Write what comes next in the oil and gas corporation's risk-factors text, picking up after its final sentence.

**Supplied text**
· · ·
From time to time, the Corporation may enter into transactions to acquire assets or shares of other organizations. These transactions may be financed in whole or in part with debt, which may increase the Corporation's debt levels above industry standards for oil and natural gas companies of similar size. Depending on future exploration and development plans, the Corporation may require additional debt financing that may not be available or, if available, may not be available on favourable terms. Neither the Corporation's articles nor its by-laws limit the amount of indebtedness that the Corporation may incur. The level of the Corporation's indebtedness from time to time could impair the Corporation's ability to obtain additional financing on a timely basis to take advantage of business opportunities that may arise.

 

Management of Growth

 

The Corporation may be subject to growth related risks including capacity constraints and pressure on its internal systems and controls. The ability of the Corporation to manage growth effectively will require it to continue to implement and improve its operational and financial systems and to expand, train and manage its employee base. The inability of the Corporation to deal with this growth may have a material adverse effect on the Corporation's business, financial condition, results of operations and prospects.

 

72
 

 

Reliance on Key Personnel

 

The Corporation's success depends in large measure on certain key personnel. The loss of the services of such key personnel may have a material adverse effect on the Corporation's business, financial condition, results of operations and prospects. The Corporation does not have any key person insurance in effect for the Corporation. The contributions of the existing management team to the immediate and near term operations of the Corporation are likely to be of central importance. In addition, the competition for qualified personnel in the oil and natural gas industry is intense and there can be no assurance that the Corporation will be able to continue to attract and retain all personnel necessary for the development and operation of its business. Investors must rely upon the ability, expertise, judgment, discretion, integrity and good faith of the management of the Corporation.

 

Market Price of Common Shares

 

The trading price of securities of oil and natural gas issuers is subject to substantial volatility often based on factors related and unrelated to the financial performance or prospects of the issuers involved. Factors unrelated to the Corporation's performance could include macroeconomic developments nationally, within North America or globally, domestic and global commodity prices or current perceptions of the oil and gas market. Similarly, the market price of the Common Shares could be subject to significant fluctuations in response to variations in the Corporation's operating results, financial condition, liquidity and other internal factors. The price at which the Common Shares will trade cannot be accurately predicted.
· · ·
Spatial reasoning dataset excerpts
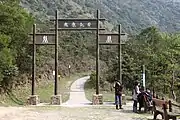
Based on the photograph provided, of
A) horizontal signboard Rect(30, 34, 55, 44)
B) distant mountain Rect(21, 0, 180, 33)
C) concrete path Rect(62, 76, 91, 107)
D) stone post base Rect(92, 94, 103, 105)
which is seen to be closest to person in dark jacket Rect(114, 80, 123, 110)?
stone post base Rect(92, 94, 103, 105)

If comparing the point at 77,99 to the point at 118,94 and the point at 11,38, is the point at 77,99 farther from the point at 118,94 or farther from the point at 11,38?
the point at 118,94

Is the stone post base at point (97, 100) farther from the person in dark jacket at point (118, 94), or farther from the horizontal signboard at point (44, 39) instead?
the horizontal signboard at point (44, 39)

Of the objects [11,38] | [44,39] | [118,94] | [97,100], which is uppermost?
[11,38]

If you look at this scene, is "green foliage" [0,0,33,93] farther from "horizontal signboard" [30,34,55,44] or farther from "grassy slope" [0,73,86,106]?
"horizontal signboard" [30,34,55,44]

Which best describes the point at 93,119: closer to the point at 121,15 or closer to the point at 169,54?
the point at 169,54

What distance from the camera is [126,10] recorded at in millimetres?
117562

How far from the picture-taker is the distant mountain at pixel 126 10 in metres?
76.7

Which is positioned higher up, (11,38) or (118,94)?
(11,38)

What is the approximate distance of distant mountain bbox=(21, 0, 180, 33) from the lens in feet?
251

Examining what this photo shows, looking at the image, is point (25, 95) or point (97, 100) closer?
point (97, 100)

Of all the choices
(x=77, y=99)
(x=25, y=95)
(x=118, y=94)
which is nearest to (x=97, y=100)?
(x=118, y=94)

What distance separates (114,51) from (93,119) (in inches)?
1768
· · ·
**The output**
 

Dilution

 

The Corporation may make future acquisitions or enter into financings or other transactions involving the issuance of securities of the Corporation which may be dilutive.

 

Conflicts of Interest

 

Certain directors or officers of the Corporation may also be directors or officers of other oil and natural gas companies and as such may, in certain circumstances, have a conflict of interest. Conflicts of interest, if any, will be subject to and governed by procedures prescribed by the ABCA which require a director of officer of a corporation who is a party to, or is a director or an officer of, or has a material interest in any person who is a party to, a material contract or proposed material contract with the Corporation disclose his or her interest and, in the case of directors, to refrain from voting on any matter in respect of such contract unless otherwise permitted under the ABCA. See "Directors and Officers – Conflicts of Interest".

 

Dividends

 

The Corporation has not paid any dividends on its outstanding shares. The amount of future cash dividends paid by the Corporation, if any, will be subject to the discretion of the board of directors of the Corporation and will depend on a variety of factors and conditions existing from time to time, including fluctuations in commodity prices, production levels, capital expenditure requirements, debt service requirements, operating costs, royalty burdens, foreign exchange rates and the satisfaction of the liquidity and solvency tests imposed by applicable corporate law for the declaration and payment of dividends. See "Dividend Policy".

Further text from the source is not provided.